[Start of Attachment]

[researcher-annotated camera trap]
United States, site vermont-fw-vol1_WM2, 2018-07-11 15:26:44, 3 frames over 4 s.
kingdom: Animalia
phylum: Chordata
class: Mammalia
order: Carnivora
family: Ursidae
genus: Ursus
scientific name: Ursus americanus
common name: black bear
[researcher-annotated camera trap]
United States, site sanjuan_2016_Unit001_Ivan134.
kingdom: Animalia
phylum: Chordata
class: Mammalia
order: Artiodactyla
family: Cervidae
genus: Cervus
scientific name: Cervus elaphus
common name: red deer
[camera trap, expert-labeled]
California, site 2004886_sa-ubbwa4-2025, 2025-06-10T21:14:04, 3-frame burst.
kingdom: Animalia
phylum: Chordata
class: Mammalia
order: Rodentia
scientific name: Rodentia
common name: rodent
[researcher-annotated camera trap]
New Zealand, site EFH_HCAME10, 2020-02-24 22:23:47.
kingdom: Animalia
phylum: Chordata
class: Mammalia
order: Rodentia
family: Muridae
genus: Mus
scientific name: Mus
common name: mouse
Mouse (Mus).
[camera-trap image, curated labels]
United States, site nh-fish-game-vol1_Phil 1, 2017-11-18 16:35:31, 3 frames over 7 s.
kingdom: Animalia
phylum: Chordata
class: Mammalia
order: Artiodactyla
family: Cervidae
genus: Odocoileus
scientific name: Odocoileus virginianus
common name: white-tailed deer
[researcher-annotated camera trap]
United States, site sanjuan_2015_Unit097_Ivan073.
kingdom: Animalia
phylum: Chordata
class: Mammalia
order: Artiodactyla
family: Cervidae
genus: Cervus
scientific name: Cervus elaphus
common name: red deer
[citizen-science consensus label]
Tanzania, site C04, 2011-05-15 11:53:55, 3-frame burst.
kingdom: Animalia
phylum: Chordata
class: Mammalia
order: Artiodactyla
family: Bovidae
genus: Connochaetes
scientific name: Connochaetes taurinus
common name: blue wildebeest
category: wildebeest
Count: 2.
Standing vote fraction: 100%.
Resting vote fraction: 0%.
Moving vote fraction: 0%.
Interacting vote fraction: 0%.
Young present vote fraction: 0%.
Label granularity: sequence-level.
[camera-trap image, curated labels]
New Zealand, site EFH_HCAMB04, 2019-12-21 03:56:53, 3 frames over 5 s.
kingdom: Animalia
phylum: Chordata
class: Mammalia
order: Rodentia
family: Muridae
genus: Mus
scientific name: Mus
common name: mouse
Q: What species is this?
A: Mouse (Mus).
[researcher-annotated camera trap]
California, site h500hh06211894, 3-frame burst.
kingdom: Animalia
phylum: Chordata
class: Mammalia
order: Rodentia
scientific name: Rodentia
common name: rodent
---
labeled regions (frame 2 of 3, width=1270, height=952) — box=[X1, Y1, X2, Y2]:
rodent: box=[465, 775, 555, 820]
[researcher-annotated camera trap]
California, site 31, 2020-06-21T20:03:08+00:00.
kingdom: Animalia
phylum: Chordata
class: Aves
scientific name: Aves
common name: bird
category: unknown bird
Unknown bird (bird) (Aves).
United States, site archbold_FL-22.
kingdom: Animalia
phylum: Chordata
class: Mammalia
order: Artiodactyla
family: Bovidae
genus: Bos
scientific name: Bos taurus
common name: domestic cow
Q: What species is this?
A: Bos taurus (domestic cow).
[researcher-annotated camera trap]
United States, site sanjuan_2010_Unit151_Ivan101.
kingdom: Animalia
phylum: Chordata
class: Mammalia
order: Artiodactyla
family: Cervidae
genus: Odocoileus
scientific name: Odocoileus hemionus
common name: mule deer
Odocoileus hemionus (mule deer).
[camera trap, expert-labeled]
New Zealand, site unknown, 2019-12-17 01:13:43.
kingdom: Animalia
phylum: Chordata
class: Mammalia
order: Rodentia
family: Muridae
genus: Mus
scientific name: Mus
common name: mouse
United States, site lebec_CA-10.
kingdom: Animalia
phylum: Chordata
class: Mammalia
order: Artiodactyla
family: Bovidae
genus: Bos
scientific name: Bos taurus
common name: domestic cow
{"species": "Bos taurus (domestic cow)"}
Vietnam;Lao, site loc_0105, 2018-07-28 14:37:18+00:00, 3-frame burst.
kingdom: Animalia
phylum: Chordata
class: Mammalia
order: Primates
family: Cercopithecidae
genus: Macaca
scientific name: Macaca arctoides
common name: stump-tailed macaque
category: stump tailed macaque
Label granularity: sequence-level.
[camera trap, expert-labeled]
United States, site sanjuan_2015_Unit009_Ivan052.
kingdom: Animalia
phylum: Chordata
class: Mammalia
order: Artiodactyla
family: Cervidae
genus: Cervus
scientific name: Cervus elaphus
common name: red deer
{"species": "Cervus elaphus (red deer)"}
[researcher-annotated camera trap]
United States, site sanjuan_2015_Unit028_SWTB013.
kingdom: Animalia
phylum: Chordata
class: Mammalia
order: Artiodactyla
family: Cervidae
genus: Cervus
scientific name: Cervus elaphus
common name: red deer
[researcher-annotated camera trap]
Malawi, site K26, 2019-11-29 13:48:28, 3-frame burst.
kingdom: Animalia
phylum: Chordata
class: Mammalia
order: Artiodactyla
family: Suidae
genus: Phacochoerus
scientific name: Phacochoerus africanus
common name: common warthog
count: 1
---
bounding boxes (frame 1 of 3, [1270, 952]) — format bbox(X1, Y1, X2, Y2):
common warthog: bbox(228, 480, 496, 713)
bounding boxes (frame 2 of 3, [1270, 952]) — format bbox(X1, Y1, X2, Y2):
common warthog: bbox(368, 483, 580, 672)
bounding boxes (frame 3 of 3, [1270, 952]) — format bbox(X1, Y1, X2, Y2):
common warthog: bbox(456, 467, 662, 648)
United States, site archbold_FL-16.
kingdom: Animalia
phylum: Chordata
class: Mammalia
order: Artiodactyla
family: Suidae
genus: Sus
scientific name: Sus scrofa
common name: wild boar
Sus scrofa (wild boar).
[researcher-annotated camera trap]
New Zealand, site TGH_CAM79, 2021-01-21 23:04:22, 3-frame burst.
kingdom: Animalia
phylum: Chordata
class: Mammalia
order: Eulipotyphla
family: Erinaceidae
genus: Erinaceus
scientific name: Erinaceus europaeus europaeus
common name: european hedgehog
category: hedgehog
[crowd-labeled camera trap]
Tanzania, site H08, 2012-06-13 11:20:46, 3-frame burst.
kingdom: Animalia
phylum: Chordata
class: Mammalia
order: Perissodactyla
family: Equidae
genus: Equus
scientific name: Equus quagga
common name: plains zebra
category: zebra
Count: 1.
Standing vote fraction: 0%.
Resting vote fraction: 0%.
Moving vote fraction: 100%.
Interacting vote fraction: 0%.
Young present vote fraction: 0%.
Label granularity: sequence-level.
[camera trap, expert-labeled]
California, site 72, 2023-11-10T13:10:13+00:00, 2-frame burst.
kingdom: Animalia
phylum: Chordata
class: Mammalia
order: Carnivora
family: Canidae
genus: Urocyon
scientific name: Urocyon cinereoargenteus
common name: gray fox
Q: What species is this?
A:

[End of Attachment]

WORK TASK → Could you reproduce every record above exactly as it stands?

FINAL ANSWER →
[researcher-annotated camera trap]
United States, site vermont-fw-vol1_WM2, 2018-07-11 15:26:44, 3 frames over 4 s.
kingdom: Animalia
phylum: Chordata
class: Mammalia
order: Carnivora
family: Ursidae
genus: Ursus
scientific name: Ursus americanus
common name: black bear
[researcher-annotated camera trap]
United States, site sanjuan_2016_Unit001_Ivan134.
kingdom: Animalia
phylum: Chordata
class: Mammalia
order: Artiodactyla
family: Cervidae
genus: Cervus
scientific name: Cervus elaphus
common name: red deer
[camera trap, expert-labeled]
California, site 2004886_sa-ubbwa4-2025, 2025-06-10T21:14:04, 3-frame burst.
kingdom: Animalia
phylum: Chordata
class: Mammalia
order: Rodentia
scientific name: Rodentia
common name: rodent
[researcher-annotated camera trap]
New Zealand, site EFH_HCAME10, 2020-02-24 22:23:47.
kingdom: Animalia
phylum: Chordata
class: Mammalia
order: Rodentia
family: Muridae
genus: Mus
scientific name: Mus
common name: mouse
Mouse (Mus).
[camera-trap image, curated labels]
United States, site nh-fish-game-vol1_Phil 1, 2017-11-18 16:35:31, 3 frames over 7 s.
kingdom: Animalia
phylum: Chordata
class: Mammalia
order: Artiodactyla
family: Cervidae
genus: Odocoileus
scientific name: Odocoileus virginianus
common name: white-tailed deer
[researcher-annotated camera trap]
United States, site sanjuan_2015_Unit097_Ivan073.
kingdom: Animalia
phylum: Chordata
class: Mammalia
order: Artiodactyla
family: Cervidae
genus: Cervus
scientific name: Cervus elaphus
common name: red deer
[citizen-science consensus label]
Tanzania, site C04, 2011-05-15 11:53:55, 3-frame burst.
kingdom: Animalia
phylum: Chordata
class: Mammalia
order: Artiodactyla
family: Bovidae
genus: Connochaetes
scientific name: Connochaetes taurinus
common name: blue wildebeest
category: wildebeest
Count: 2.
Standing vote fraction: 100%.
Resting vote fraction: 0%.
Moving vote fraction: 0%.
Interacting vote fraction: 0%.
Young present vote fraction: 0%.
Label granularity: sequence-level.
[camera-trap image, curated labels]
New Zealand, site EFH_HCAMB04, 2019-12-21 03:56:53, 3 frames over 5 s.
kingdom: Animalia
phylum: Chordata
class: Mammalia
order: Rodentia
family: Muridae
genus: Mus
scientific name: Mus
common name: mouse
Q: What species is this?
A: Mouse (Mus).
[researcher-annotated camera trap]
California, site h500hh06211894, 3-frame burst.
kingdom: Animalia
phylum: Chordata
class: Mammalia
order: Rodentia
scientific name: Rodentia
common name: rodent
---
labeled regions (frame 2 of 3, width=1270, height=952) — box=[X1, Y1, X2, Y2]:
rodent: box=[465, 775, 555, 820]
[researcher-annotated camera trap]
California, site 31, 2020-06-21T20:03:08+00:00.
kingdom: Animalia
phylum: Chordata
class: Aves
scientific name: Aves
common name: bird
category: unknown bird
Unknown bird (bird) (Aves).
United States, site archbold_FL-22.
kingdom: Animalia
phylum: Chordata
class: Mammalia
order: Artiodactyla
family: Bovidae
genus: Bos
scientific name: Bos taurus
common name: domestic cow
Q: What species is this?
A: Bos taurus (domestic cow).
[researcher-annotated camera trap]
United States, site sanjuan_2010_Unit151_Ivan101.
kingdom: Animalia
phylum: Chordata
class: Mammalia
order: Artiodactyla
family: Cervidae
genus: Odocoileus
scientific name: Odocoileus hemionus
common name: mule deer
Odocoileus hemionus (mule deer).
[camera trap, expert-labeled]
New Zealand, site unknown, 2019-12-17 01:13:43.
kingdom: Animalia
phylum: Chordata
class: Mammalia
order: Rodentia
family: Muridae
genus: Mus
scientific name: Mus
common name: mouse
United States, site lebec_CA-10.
kingdom: Animalia
phylum: Chordata
class: Mammalia
order: Artiodactyla
family: Bovidae
genus: Bos
scientific name: Bos taurus
common name: domestic cow
{"species": "Bos taurus (domestic cow)"}
Vietnam;Lao, site loc_0105, 2018-07-28 14:37:18+00:00, 3-frame burst.
kingdom: Animalia
phylum: Chordata
class: Mammalia
order: Primates
family: Cercopithecidae
genus: Macaca
scientific name: Macaca arctoides
common name: stump-tailed macaque
category: stump tailed macaque
Label granularity: sequence-level.
[camera trap, expert-labeled]
United States, site sanjuan_2015_Unit009_Ivan052.
kingdom: Animalia
phylum: Chordata
class: Mammalia
order: Artiodactyla
family: Cervidae
genus: Cervus
scientific name: Cervus elaphus
common name: red deer
{"species": "Cervus elaphus (red deer)"}
[researcher-annotated camera trap]
United States, site sanjuan_2015_Unit028_SWTB013.
kingdom: Animalia
phylum: Chordata
class: Mammalia
order: Artiodactyla
family: Cervidae
genus: Cervus
scientific name: Cervus elaphus
common name: red deer
[researcher-annotated camera trap]
Malawi, site K26, 2019-11-29 13:48:28, 3-frame burst.
kingdom: Animalia
phylum: Chordata
class: Mammalia
order: Artiodactyla
family: Suidae
genus: Phacochoerus
scientific name: Phacochoerus africanus
common name: common warthog
count: 1
---
bounding boxes (frame 1 of 3, [1270, 952]) — format bbox(X1, Y1, X2, Y2):
common warthog: bbox(228, 480, 496, 713)
bounding boxes (frame 2 of 3, [1270, 952]) — format bbox(X1, Y1, X2, Y2):
common warthog: bbox(368, 483, 580, 672)
bounding boxes (frame 3 of 3, [1270, 952]) — format bbox(X1, Y1, X2, Y2):
common warthog: bbox(456, 467, 662, 648)
United States, site archbold_FL-16.
kingdom: Animalia
phylum: Chordata
class: Mammalia
order: Artiodactyla
family: Suidae
genus: Sus
scientific name: Sus scrofa
common name: wild boar
Sus scrofa (wild boar).
[researcher-annotated camera trap]
New Zealand, site TGH_CAM79, 2021-01-21 23:04:22, 3-frame burst.
kingdom: Animalia
phylum: Chordata
class: Mammalia
order: Eulipotyphla
family: Erinaceidae
genus: Erinaceus
scientific name: Erinaceus europaeus europaeus
common name: european hedgehog
category: hedgehog
[crowd-labeled camera trap]
Tanzania, site H08, 2012-06-13 11:20:46, 3-frame burst.
kingdom: Animalia
phylum: Chordata
class: Mammalia
order: Perissodactyla
family: Equidae
genus: Equus
scientific name: Equus quagga
common name: plains zebra
category: zebra
Count: 1.
Standing vote fraction: 0%.
Resting vote fraction: 0%.
Moving vote fraction: 100%.
Interacting vote fraction: 0%.
Young present vote fraction: 0%.
Label granularity: sequence-level.
[camera trap, expert-labeled]
California, site 72, 2023-11-10T13:10:13+00:00, 2-frame burst.
kingdom: Animalia
phylum: Chordata
class: Mammalia
order: Carnivora
family: Canidae
genus: Urocyon
scientific name: Urocyon cinereoargenteus
common name: gray fox
Q: What species is this?
A:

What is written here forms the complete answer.